- Exercise -
Pick up the bcachefs installation guide at the point where it stops and write the next part.
++++ Text shown ++++
Bcachefs
The bcachefs filesystem started out as bcache a blocklevel caching (hence the name) for Linux to allow for faster disks (SSD/NVME) caching slower disks (HDD). At some point, they found out it was almost a filesystem already, so they set off to make it one, adding fs at the end.
Installation
Kernel
The filesystem is currently in development and hasn't been accepted into the linux source tree. It is available for download from their site and from there can be compiled up with the kernel it comes with (5.13.0 at the time of writing). git pull the kernel out and enter the directory with it. Then cp /boot/config-$( uname -r ) .config and then, edit the .config file and look for CONFIG_SYSTEM_TRUSTED_KEYS="debian/certs/debian-uefi-certs.pem" (or similar if on another distro than Debian). Comment this out (and probably the lines above, they'll be re-added automatically, but without that .pem file, another will be generated instead). Exit and save and run make menuconfig (you'll need to install flex, bison and ncurses-dev first) and then enter Filesystems and enable bcachefs. Save and exit and type
# CPUCOUNT=$( lscpu | awk '/^CPU.s/ { print $2 }' ) # J=$(( $CPUCOUNT + 1 )) # make -j$J # make modules modules_install # make install
bcachefs-tools
Now, with the userspace tools you also pulled from git, bcachefs-tools, make sure to read the INSTALL file and install needed dependencies.
++++ Source data ++++
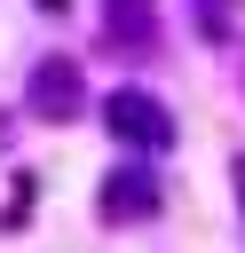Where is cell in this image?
<instances>
[{"label": "cell", "instance_id": "3957f363", "mask_svg": "<svg viewBox=\"0 0 245 253\" xmlns=\"http://www.w3.org/2000/svg\"><path fill=\"white\" fill-rule=\"evenodd\" d=\"M150 206H158V182H150V174H111V182H103V213H111V221H134V213H150Z\"/></svg>", "mask_w": 245, "mask_h": 253}, {"label": "cell", "instance_id": "6da1fadb", "mask_svg": "<svg viewBox=\"0 0 245 253\" xmlns=\"http://www.w3.org/2000/svg\"><path fill=\"white\" fill-rule=\"evenodd\" d=\"M103 119H111V134H119V142H142V150H166V142H174L166 111H158L142 87H119V95L103 103Z\"/></svg>", "mask_w": 245, "mask_h": 253}, {"label": "cell", "instance_id": "7a4b0ae2", "mask_svg": "<svg viewBox=\"0 0 245 253\" xmlns=\"http://www.w3.org/2000/svg\"><path fill=\"white\" fill-rule=\"evenodd\" d=\"M32 111H40V119H71V111H79V63H63V55L40 63V71H32Z\"/></svg>", "mask_w": 245, "mask_h": 253}]
</instances>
++++
- Answer below -
Make Debian package
This makes a package to install with apt/dpkg. This should work with other Debian-based distros as well, like Ubuntu and their deratives etc
# apt install debhelper # cd /path/to/bcachefs-tools # dpkg-buildpackage
This will probabaly give an error at the end, looking something like this
dpkg-deb: building package 'bcachefs-tools-dbgsym' in '../bcachefs-tools-dbgsym_1.0.8-2~bpo8+1_amd64.deb'. dpkg-deb: building package 'bcachefs-tools' in '../bcachefs-tools_1.0.8-2~bpo8+1_amd64.deb'. dpkg-genbuildinfo dpkg-genchanges >../bcachefs-tools_1.0.8-2~bpo8+1_amd64.changes dpkg-genchanges: info: including full source code in upload dpkg-source --after-build . dpkg-buildpackage: info: full upload; Debian-native package (full source is included) signfile bcachefs-tools_1.0.8-2~bpo8+1.dsc gpg: skipped "Mathieu Parent <sathieu@debian.org>": No secret key gpg: dpkg-sign.Q29ayekM/bcachefs-tools_1.0.8-2~bpo8+1.dsc: clear-sign failed: No secret key
This is ok, since we don't have Matheiu's private key. Still, we have the packages in the parent directory
# cd .. # apt install ./bcachefs-tools_1.0.8-2~bpo8+1_amd64.deb … N: Download is performed unsandboxed as root as file '/root/src/git/bcachefs/bcachefs-tools_1.0.8-2~bpo8+1_amd64.deb' couldn't be accessed by user '_apt'. - pkgAcquire::Run (13: Permission denied)
I never found out about the error message unsandboxed message above, but it installed correctly and works.
RHEL and friends
Under the packaging/ dir, there are spec files for building packages for EPEL/Fedora etc, which should work with RHEL, CentOS, Rocky and Alma linux. I have not tested this personally.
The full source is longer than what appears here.